正しくは観世音菩薩、または観自在菩薩といい、その言語名は「アヴァロキテシュバラ」というが、文字通り「音(衆生の声)」を「観る(感じる)」菩薩であるから人間の苦悩する声を素早く察知し、その名号を唱えることにより救いの手を差し伸べてくれるという。さらに仏典によると菩薩というのは本来は悟りを得ていて仏界に上れるのだが人々を救うために地上に残っているのだというスーパーマンやウルトラマンのような存在なのである。
そして「三十三に応現する」というのは、いろんな人間の姿に変身して地上に待機していると説かれているのだ。ある時は国王であり、ある時は僧侶であり。ある時は長者であり、ある時は道行く普通の男女だったりする。つまり、あの人も観音様、この人も観音様、あなたも観音様というわけであるので地上に遍満しているということになる。

そういう、思想を知ってこの千体仏を改めて見直すと、なるほどとうなずける。そして千体の観世音菩薩がたくさんの顔と手を持ち、その手には一眼を有しているのだから、たいへんなパワー、無限の救いがあるということになるのである。平安当時の戦や飢饉、疫病が流行する中で、人々がどれだけ観世音菩薩に救いを求めたのかが伝わってくるのである。

お堂の端から端までゆっくりと移動しながら参拝者に並んで観て行ったのだが、千体物の最前列に間隔を置いてお祀りされている「二十八部衆」と「風神・雷神像」に目が留まった。鎌倉中期の作でいずれも桧材の寄木造りで表面が彩色され玉眼が入っている素晴らしいリアリズム彫像である。元々、二十八部衆は仏教以前の古代インドの神々であったが、仏説を聴くことを喜び仏教の信者を守護するようになったとされている。
一体一体を説明していくとたいへん長くなってしまう。その中の僕がもっとも好きな像である「迦楼羅王・かるらおう」の像が含まれていた。鳥頭人身で有翼の夜叉に表現される八部衆の一。横笛を吹き、右脚で拍子をとる音楽神として表されることが多い。
元々は古代インドのコブラを常食とする「金翅鳥・こんしちょう」とされ、これがガルダ神となり、迦楼羅王となる。中国を通して日本に伝来されると雅楽の舞踏にも登場し、それがカラスとなる。ガルダ~カルラ~カラスという変容である。バリに渡ると霊長ガルーダ(ガルーダ航空のシンボル)となり、こちらでも舞踏に登場する。また「カラステング」の祖先とも言われている。

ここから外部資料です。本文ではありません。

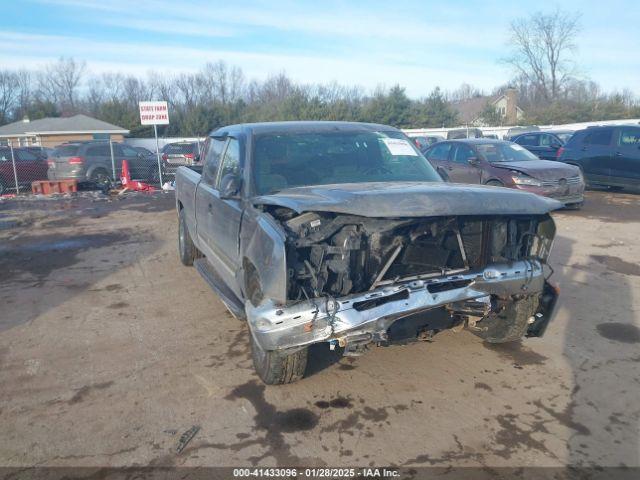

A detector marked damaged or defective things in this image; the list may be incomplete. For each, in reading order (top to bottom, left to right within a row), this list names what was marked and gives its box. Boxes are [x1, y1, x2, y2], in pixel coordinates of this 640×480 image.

damaged silver pickup truck [176, 122, 560, 384]
crushed front end [248, 210, 556, 356]
crumpled hood [252, 181, 564, 217]
crumpled hood [490, 160, 580, 181]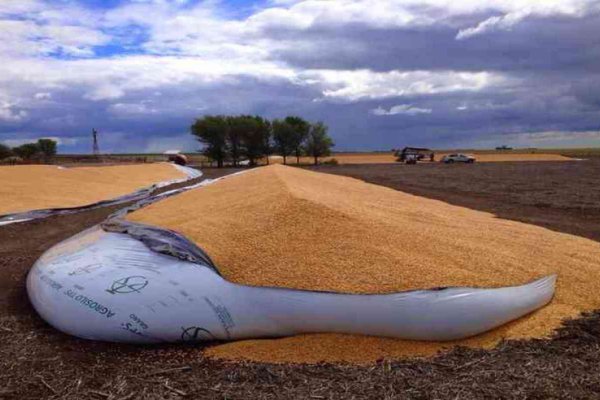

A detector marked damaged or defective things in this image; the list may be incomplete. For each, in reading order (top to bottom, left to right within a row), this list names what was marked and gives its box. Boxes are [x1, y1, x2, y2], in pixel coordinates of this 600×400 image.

damaged silo bag [25, 225, 556, 344]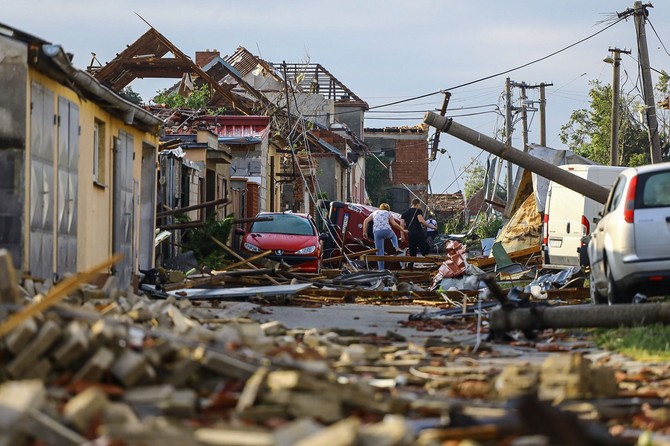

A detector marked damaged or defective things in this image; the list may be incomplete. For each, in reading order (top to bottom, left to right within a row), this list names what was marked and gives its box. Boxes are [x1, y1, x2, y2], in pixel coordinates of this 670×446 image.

damaged house [0, 22, 161, 288]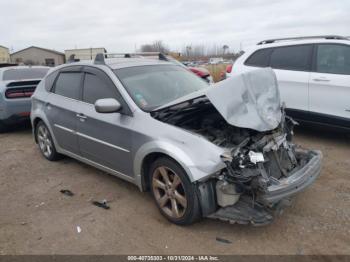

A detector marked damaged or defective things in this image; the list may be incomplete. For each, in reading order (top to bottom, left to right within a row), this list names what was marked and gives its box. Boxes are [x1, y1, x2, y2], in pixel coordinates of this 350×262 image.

crumpled hood [153, 68, 282, 131]
crumpled hood [206, 67, 280, 132]
severe front-end damage [152, 67, 322, 225]
destroyed front bumper [258, 150, 322, 206]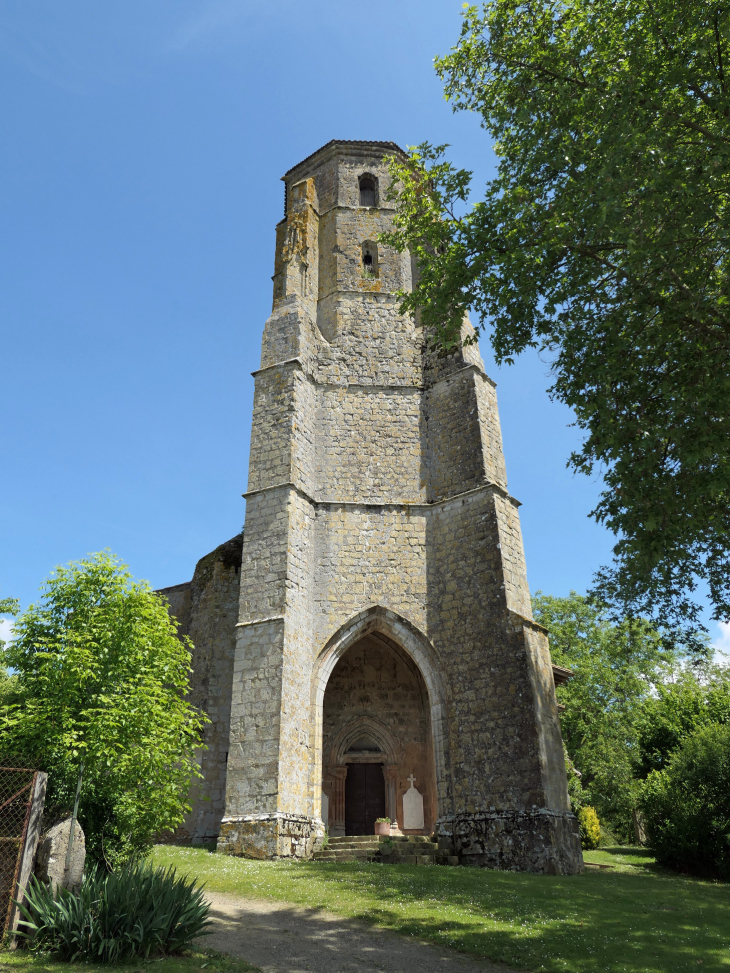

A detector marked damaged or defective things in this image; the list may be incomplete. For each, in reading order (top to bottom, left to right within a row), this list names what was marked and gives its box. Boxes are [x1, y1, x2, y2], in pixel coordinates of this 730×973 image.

rusty wire fence [0, 768, 39, 936]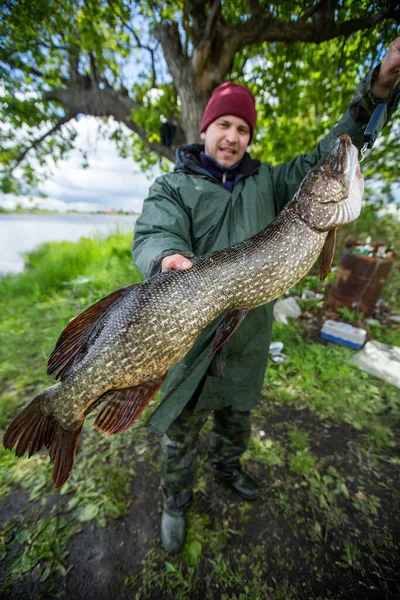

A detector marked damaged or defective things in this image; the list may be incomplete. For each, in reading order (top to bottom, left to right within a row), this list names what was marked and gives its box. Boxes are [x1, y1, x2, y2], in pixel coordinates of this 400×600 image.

rusty metal container [328, 247, 394, 316]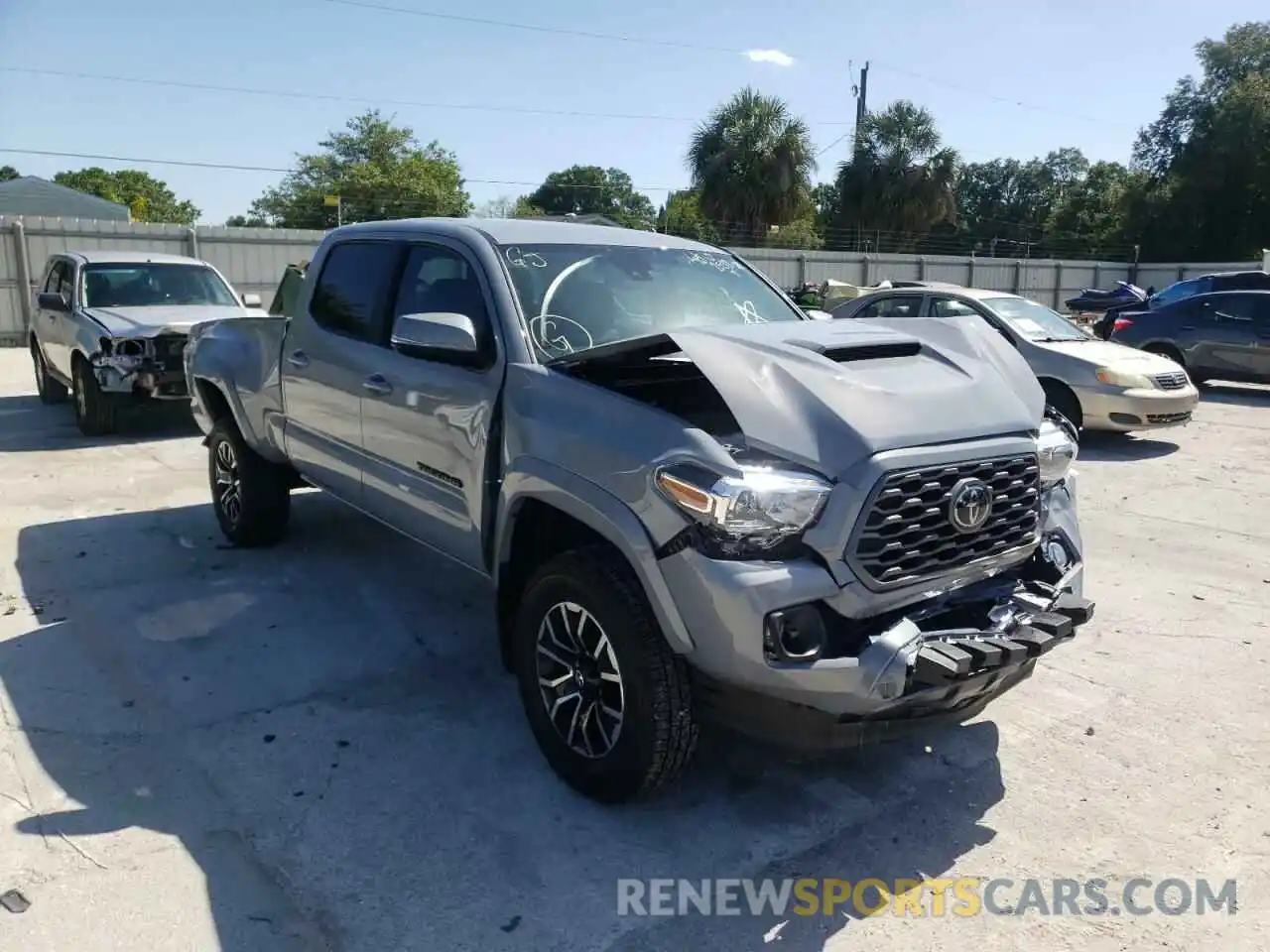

結局、一度ではぜんぜん観足りなくて、お堂を2往復してしまった。ここまででもすごい密度である。このまま帰宅しても良いぐらいなのだが、このエリア、まだまだ先が長い。入り口を出てお堂の周囲を一周してから午後一時過ぎ、次の寺院へと歩き始めた。
画像はトップが「迦楼羅王」像、下が向かって左から同じく迦楼羅王像、風神・雷神像、十一面千手千眼観世音菩薩、お堂の中尊、千手観音菩薩坐像(国宝)以上、寺院解説書より転載。三十三間堂の屋根と外観。